> _What is expected_: Render the material from its start through the line containing "damaged building wall [0, 85, 74, 185]" as a Markdown table with the columns "Row" and "Line", numbering each row. Omit blank lines and the pictures.

> _Dataset content_:

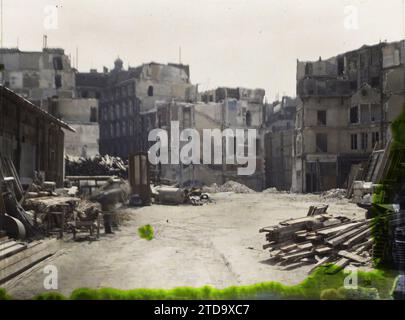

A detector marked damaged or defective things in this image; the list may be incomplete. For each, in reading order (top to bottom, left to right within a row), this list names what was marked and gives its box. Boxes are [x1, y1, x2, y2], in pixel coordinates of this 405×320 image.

damaged building wall [0, 85, 74, 185]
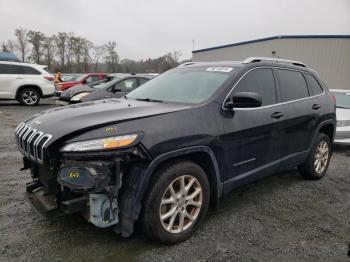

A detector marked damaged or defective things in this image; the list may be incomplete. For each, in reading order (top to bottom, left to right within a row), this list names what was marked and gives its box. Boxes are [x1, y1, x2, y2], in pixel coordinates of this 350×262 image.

cracked headlight [60, 135, 138, 151]
front end damage [22, 147, 151, 237]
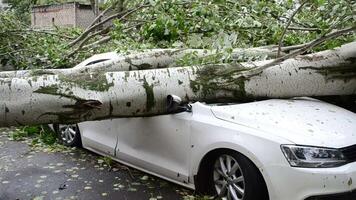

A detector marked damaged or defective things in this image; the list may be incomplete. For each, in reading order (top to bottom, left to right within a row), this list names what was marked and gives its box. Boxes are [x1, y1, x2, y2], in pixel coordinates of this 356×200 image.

damaged vehicle [52, 94, 356, 200]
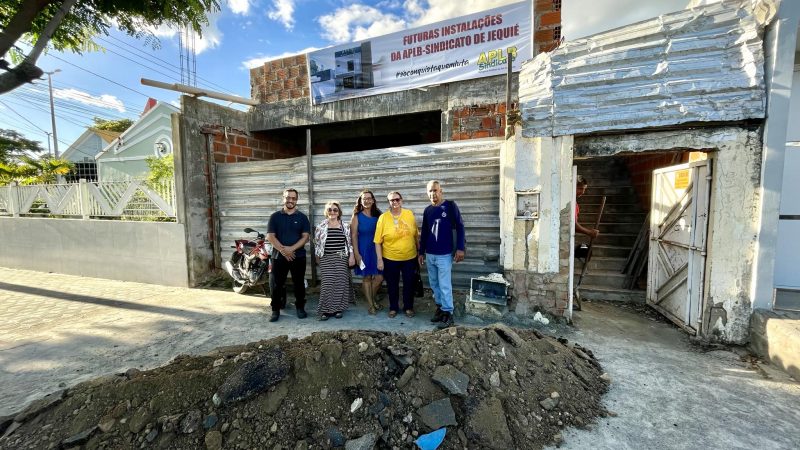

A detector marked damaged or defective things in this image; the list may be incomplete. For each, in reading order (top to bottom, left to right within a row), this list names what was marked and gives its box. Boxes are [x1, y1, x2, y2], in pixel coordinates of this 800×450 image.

rusty metal panel [520, 0, 776, 137]
rusty metal panel [212, 139, 500, 290]
broken concrete chunk [211, 346, 290, 406]
broken concrete chunk [432, 366, 468, 398]
broken concrete chunk [346, 432, 380, 450]
broken concrete chunk [418, 400, 456, 430]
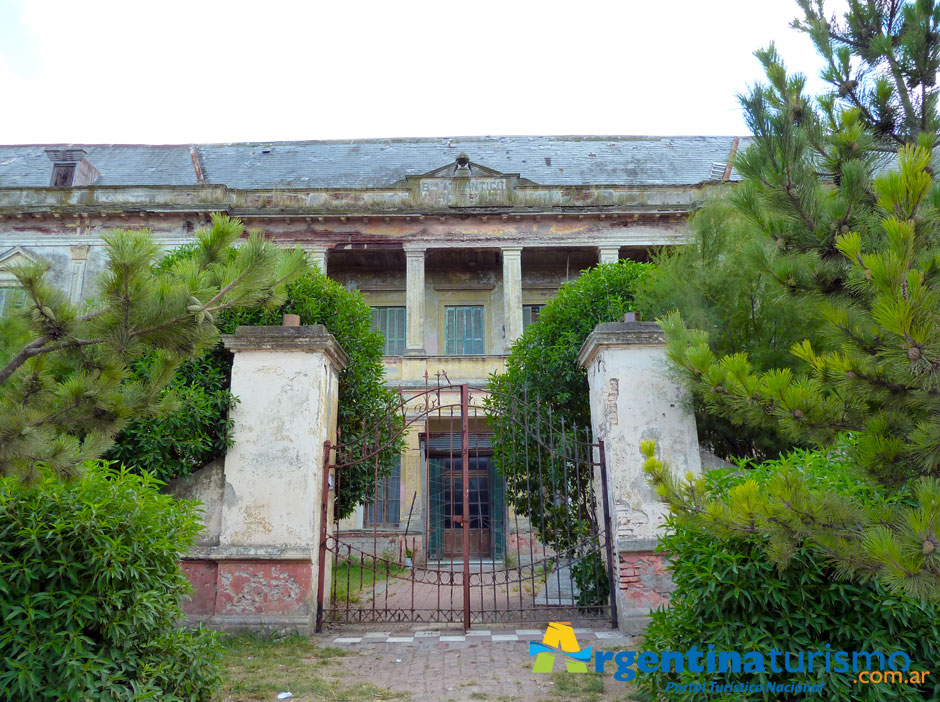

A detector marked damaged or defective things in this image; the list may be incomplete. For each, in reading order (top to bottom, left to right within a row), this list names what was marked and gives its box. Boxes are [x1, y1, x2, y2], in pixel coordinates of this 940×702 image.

rusty gate [316, 382, 616, 636]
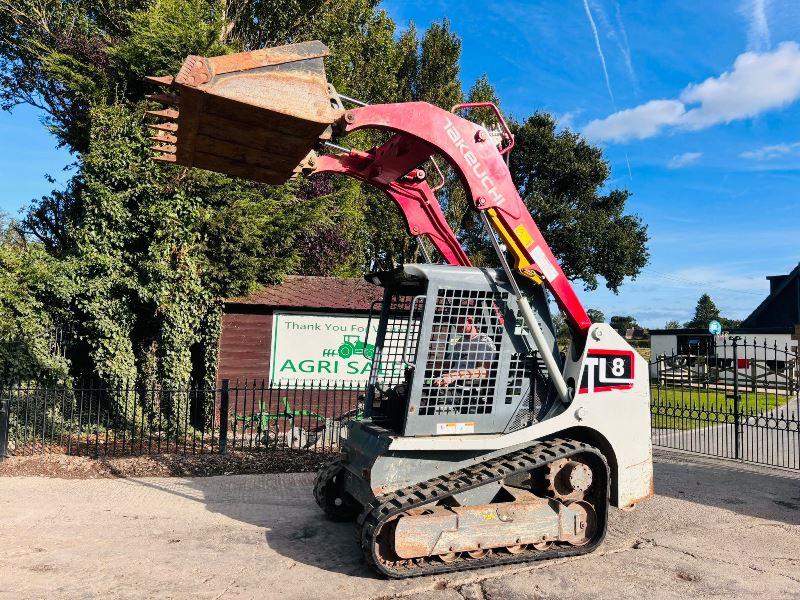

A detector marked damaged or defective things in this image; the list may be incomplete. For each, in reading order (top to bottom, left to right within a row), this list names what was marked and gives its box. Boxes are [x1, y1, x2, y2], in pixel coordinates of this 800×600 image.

rusty bucket attachment [145, 41, 342, 184]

> _Solved exercise_:
| Row | Line |
|---|---|
| 1 | A detector marked damaged or defective things in this image; the list may be incomplete. For each, in reading order (top to bottom, left to right within a row), this list names what was marked and gives its box. Boxes are [x1, y1, x2, y2], in pixel coordinates of this 405×320 image. |
| 2 | damaged building wall [0, 85, 74, 185] |